*** Opening of EXTRACTED MATERIAL ***

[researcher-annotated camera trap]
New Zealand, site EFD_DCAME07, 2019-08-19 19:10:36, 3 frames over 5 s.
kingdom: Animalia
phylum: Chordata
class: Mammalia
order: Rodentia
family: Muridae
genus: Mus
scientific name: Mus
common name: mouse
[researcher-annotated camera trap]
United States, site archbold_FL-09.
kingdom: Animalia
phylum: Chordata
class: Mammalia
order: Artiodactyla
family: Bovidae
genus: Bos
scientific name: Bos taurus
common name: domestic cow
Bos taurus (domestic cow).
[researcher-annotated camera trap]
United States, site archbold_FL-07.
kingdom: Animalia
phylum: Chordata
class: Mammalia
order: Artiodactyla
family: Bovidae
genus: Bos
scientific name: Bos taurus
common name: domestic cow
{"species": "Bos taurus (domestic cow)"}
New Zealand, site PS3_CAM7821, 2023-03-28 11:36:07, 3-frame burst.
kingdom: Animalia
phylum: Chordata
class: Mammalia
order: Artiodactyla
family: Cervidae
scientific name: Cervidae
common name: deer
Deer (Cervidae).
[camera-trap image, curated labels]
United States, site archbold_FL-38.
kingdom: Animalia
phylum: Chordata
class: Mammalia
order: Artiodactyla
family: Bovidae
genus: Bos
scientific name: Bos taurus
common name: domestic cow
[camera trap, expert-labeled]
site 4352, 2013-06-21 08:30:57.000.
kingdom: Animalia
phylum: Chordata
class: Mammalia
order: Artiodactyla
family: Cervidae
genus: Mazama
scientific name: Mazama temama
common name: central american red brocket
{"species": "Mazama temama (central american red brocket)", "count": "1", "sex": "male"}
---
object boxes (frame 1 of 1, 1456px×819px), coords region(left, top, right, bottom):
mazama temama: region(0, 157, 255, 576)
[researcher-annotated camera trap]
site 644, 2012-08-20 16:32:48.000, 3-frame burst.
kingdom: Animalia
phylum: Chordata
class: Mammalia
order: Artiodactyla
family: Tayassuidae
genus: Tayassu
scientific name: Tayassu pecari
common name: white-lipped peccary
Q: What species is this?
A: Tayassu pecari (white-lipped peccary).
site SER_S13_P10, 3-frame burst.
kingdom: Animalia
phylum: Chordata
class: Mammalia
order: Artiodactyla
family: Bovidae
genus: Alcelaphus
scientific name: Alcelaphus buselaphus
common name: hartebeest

*** Close of EXTRACTED MATERIAL ***

_WHAT NEEDS TO BE DONE_
Take the entries above and copy them exactly from the first line through the line with "common name: mouse"; leave out every line after it.

_EXERCISE RESULT_
[researcher-annotated camera trap]
New Zealand, site EFD_DCAME07, 2019-08-19 19:10:36, 3 frames over 5 s.
kingdom: Animalia
phylum: Chordata
class: Mammalia
order: Rodentia
family: Muridae
genus: Mus
scientific name: Mus
common name: mouse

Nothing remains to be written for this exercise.